Page 1 of 1

Webalizer?

PostPosted: Tue Dec 23, 2003 7:34 pm
by ZiaTioN
Hey Void. I have looked into the stats program you use here on your site and was wondering what command line options you use. There is like a thousand of them and was just curious as to what you used (or what was really needed).

Also do you run it as a cron job to update every hour or something?
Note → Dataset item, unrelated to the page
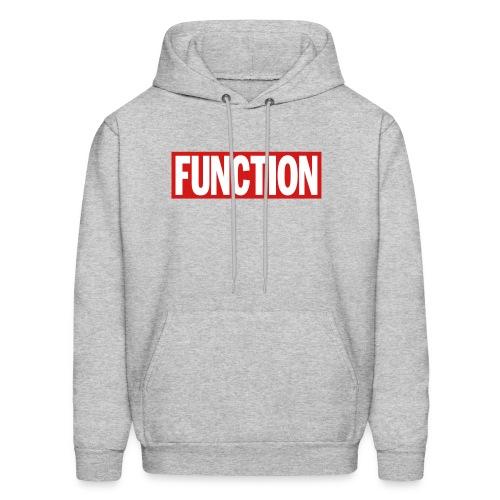 FUNCTION - Men's Hoodie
PostPosted: Tue Dec 23, 2003 7:54 pm
by Void Main
Yeah, I run a script from cron every hour:

Code: Select all
0 * * * * /home/voidmain/webalizer/runwebalizer > /home/voidmain/webalizer/runwebalizer.log 2>&1


The cron job runs under the "voidmain" user and as you can see I have a subdirectory called "webalizer" under voidmain's home directory which contain a "webalizer.conf" file and where all the history and work files are stored/created. Here is my runwebalizer script and my webalizer.conf file. You'll see where I have customized it. The only thing I removed from the conf file before placing it under the link above are several "HideSite" and "HideReferrer" statements consisiting of porn sites that have made their way into my "referral" and "site" list (purposefully placed there by dumb asses). I removed them so as not to advertise for them on google.
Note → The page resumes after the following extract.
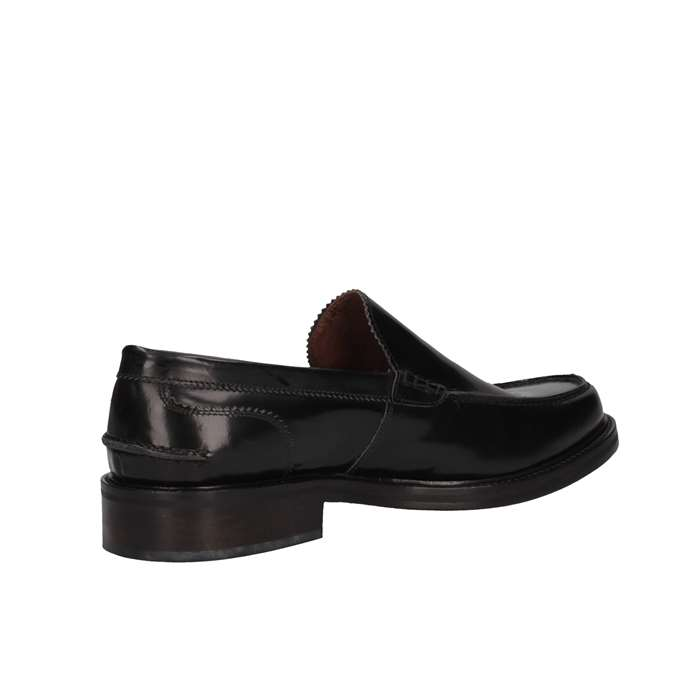 Andre' 300-16 NERO Black Shoes Man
Of course if you run the job as a user other than root (generally recommended for just about everything) you'll need to make sure that user has read access to the web server log(s), and of course write access to the target HTML directory (/var/www/voidmain/stats in my case).

PostPosted: Tue Dec 23, 2003 8:09 pm
by ZiaTioN
AHH.. I was reading through your config file and saw that you have "robot.txt" hidden. I myself have seen this numerous times in my error logs for my site and had not looked into it yet. Any ideas on what type of exploit these kiddies are looking for?

Also how would someone deliberately work a URL into your referrer pages?

*Edited
Well i just looked it up and it appears it is just google looking for an exempt file in my webroot.

PostPosted: Tue Dec 23, 2003 8:16 pm
by Void Main
ZiaTioN wrote:AHH.. I was reading through your config file and saw that you have "robot.txt" hidden. I myself have seen this numerous times in my error logs for my site and had not looked into it yet. Any ideas on what type of exploit these kiddies are looking for?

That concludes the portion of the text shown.